Analysis of agglomeration particle size near the burning surface of aluminized solid propellant based on digital inline holography

Abstract

Aluminum powder can increase the specific impulse and improve the combustion performance of a solid propellant; however, agglomeration can result in the loss of two-phase flow, a decrease in specific impulse of the propellant, and an increase in the thermal protection pressure of the motor structure. This study employs digital inline holography, which offers the advantage of non-contact three-dimensional measurements, to investigate the agglomeration particle size near the burning surface. This study aims to quantitatively analyze these particle size data to determine the effects of pressure, ammonium perchlorate particle size, coarse and fine ammonium perchlorate content ratio, and aluminum particle size on the agglomeration particle size distribution.

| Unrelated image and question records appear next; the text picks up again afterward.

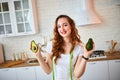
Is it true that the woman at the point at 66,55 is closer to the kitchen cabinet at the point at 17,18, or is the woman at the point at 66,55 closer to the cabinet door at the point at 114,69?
the cabinet door at the point at 114,69

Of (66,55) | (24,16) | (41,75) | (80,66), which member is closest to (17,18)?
(24,16)

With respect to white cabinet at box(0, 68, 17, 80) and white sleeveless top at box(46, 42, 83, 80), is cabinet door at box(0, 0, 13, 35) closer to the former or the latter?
white cabinet at box(0, 68, 17, 80)

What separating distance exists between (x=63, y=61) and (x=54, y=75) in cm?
15

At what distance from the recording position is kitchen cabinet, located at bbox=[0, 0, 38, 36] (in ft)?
10.7

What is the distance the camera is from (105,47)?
357 cm

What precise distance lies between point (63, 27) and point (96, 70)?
1693 mm

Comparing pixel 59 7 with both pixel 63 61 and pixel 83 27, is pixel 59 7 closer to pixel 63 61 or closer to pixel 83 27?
pixel 83 27

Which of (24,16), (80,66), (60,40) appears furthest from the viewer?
(24,16)

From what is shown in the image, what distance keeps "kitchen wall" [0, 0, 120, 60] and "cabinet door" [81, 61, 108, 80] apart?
23.8 inches

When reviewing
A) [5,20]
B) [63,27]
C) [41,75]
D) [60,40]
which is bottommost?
[41,75]

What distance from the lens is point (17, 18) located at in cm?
334

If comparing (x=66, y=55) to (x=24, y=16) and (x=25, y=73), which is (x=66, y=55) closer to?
(x=25, y=73)

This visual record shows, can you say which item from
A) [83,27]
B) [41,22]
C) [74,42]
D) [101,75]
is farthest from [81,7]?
[74,42]

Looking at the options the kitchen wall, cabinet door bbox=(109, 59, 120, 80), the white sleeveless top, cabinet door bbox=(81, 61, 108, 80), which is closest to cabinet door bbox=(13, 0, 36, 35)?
the kitchen wall
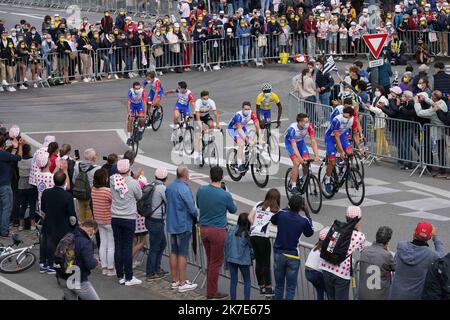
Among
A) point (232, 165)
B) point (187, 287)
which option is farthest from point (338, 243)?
point (232, 165)

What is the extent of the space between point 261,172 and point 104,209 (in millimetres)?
6467

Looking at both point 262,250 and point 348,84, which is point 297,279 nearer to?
point 262,250

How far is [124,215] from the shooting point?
626 inches

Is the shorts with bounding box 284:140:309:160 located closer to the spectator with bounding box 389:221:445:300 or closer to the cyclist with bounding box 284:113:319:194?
the cyclist with bounding box 284:113:319:194

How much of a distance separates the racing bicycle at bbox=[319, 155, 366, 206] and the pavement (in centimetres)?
24

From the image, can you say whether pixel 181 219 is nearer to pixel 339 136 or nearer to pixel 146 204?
pixel 146 204

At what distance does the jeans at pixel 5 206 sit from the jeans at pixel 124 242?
10.6 feet

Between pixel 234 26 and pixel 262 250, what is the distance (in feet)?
76.4

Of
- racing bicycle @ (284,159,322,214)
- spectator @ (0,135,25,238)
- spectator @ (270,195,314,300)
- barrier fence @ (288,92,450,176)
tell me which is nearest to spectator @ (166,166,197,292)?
spectator @ (270,195,314,300)

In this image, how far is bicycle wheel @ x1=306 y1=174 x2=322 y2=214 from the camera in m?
20.0

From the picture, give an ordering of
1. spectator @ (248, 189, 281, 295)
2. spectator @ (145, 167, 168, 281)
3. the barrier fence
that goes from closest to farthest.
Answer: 1. spectator @ (248, 189, 281, 295)
2. spectator @ (145, 167, 168, 281)
3. the barrier fence
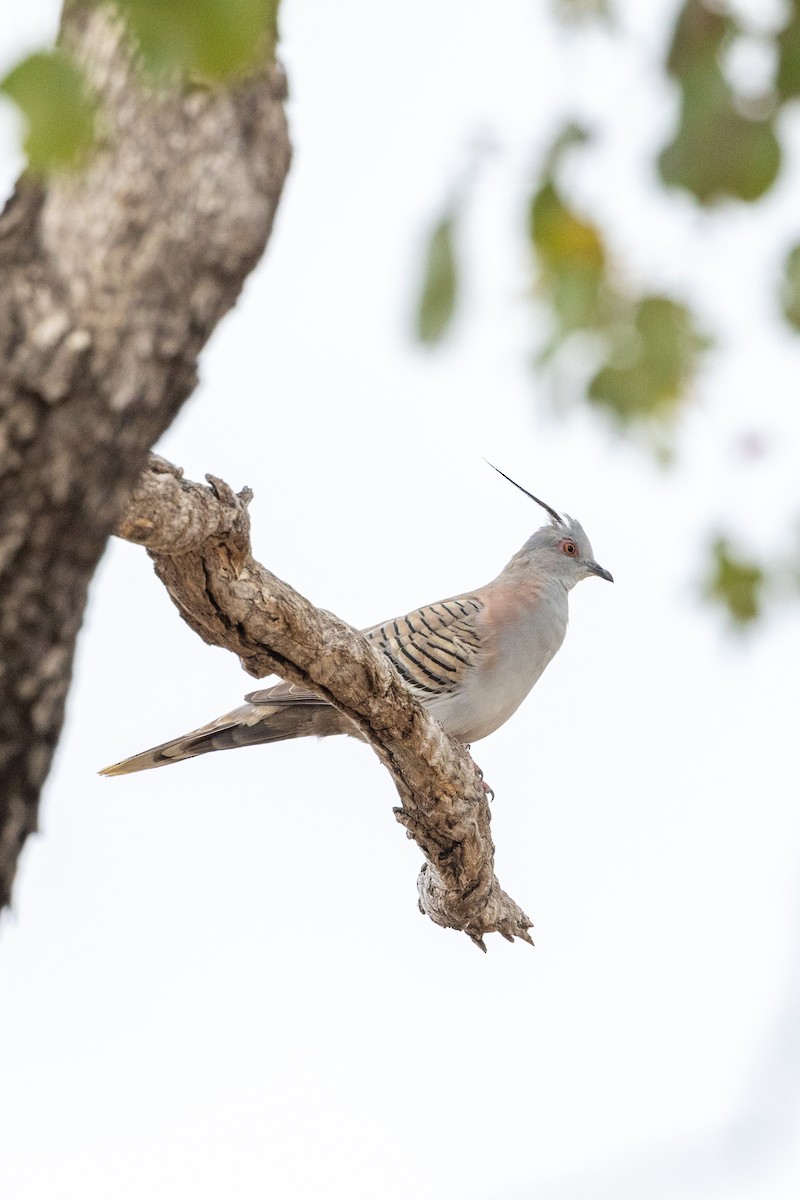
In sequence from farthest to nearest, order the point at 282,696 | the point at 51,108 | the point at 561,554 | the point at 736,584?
the point at 561,554
the point at 282,696
the point at 736,584
the point at 51,108

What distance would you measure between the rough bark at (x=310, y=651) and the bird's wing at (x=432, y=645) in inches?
36.4

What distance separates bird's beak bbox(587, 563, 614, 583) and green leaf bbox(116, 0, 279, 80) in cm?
646

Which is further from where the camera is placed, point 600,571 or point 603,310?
point 600,571

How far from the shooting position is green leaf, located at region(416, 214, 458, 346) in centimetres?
176

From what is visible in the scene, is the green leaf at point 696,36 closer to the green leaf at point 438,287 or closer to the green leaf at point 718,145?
the green leaf at point 718,145

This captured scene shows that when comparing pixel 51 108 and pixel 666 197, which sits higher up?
pixel 666 197

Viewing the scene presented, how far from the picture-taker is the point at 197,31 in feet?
4.60

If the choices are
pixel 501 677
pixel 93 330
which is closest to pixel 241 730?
pixel 501 677

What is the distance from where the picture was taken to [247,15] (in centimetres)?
139

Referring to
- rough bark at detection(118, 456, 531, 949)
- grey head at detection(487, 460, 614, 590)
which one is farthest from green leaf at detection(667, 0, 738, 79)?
grey head at detection(487, 460, 614, 590)

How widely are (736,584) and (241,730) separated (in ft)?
13.3

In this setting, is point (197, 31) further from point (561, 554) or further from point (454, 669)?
point (561, 554)

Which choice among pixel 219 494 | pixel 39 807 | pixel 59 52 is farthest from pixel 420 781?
pixel 59 52

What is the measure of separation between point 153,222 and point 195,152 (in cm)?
13
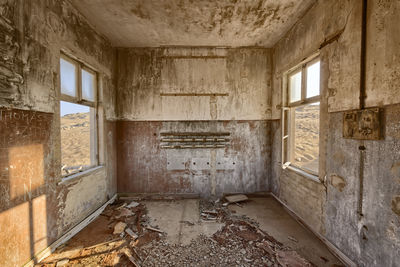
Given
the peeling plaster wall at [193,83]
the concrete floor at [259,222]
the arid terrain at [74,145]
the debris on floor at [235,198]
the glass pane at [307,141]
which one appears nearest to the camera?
the concrete floor at [259,222]

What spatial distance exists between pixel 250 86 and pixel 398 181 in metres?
3.09

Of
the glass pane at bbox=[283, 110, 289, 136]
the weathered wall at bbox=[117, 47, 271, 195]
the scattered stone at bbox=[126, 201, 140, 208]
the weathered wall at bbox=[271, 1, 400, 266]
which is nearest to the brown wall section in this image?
the weathered wall at bbox=[117, 47, 271, 195]

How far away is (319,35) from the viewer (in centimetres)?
249

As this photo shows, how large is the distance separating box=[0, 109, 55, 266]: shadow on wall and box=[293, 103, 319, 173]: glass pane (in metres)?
8.01

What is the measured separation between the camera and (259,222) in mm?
2998

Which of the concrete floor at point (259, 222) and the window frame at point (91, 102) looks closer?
the concrete floor at point (259, 222)

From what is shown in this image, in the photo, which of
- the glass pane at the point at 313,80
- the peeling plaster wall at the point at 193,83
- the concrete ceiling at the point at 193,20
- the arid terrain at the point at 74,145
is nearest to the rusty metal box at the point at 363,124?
the glass pane at the point at 313,80

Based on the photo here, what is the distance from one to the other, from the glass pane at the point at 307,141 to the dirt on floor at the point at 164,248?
5.82 metres

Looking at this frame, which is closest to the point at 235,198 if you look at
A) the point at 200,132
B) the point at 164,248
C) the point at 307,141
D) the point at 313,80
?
the point at 200,132

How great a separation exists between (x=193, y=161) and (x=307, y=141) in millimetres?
10486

The experimental results indicate that increasing the pressure from 0.1 MPa to 0.8 MPa reduces the average particle diameter of agglomeration by at least 9.6%, results in a more concentrated agglomeration particle size distribution, and decreases the volume and number proportion of agglomeration by approximately 7% and 17%, respectively. Furthermore, when the particle size of ammonium perchlorate decreases from 250 μm to 90 μm, the agglomeration particle size distribution becomes more concentrated, the average diameter of agglomeration decreases by at least 37.4%, and the number and volume proportion of agglomeration decrease by approximately 13% and 44%, respectively. The ratio of coarse and fine ammonium perchlorate content has a nonlinear effect on agglomeration. When this ratio is 0.6, the average agglomerate diameter decreases by at least 16%, the agglomeration particle size distribution is more concentrated than that the ratio is 0.39 and 1.29, and the agglomeration number and volume fraction decrease by more than 6% and 32%, respectively. Moreover, decreasing the initial aluminum particle size from 30 μm to 15 μm reduces the average agglomeration particle diameter by more than 21.6%, results in a more concentrated agglomeration particle size distribution, however, increases the number and volume proportion of agglomeration by approximately 17% and 8%, respectively. The conclusions of this study are expected to be significantly helpful in optimizing propellant formulation, reducing the particle size of aluminum agglomeration, and improving the combustion performance of propellants.